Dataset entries
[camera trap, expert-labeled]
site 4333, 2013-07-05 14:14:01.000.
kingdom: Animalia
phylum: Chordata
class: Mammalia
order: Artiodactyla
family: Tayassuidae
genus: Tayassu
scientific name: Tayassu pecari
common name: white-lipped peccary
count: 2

- **What to produce**
Could you reproduce, exactly as written, the lines running from the one with "kingdom: Animalia" to the end of the entries above?

- **Task response**
kingdom: Animalia
phylum: Chordata
class: Mammalia
order: Artiodactyla
family: Tayassuidae
genus: Tayassu
scientific name: Tayassu pecari
common name: white-lipped peccary
count: 2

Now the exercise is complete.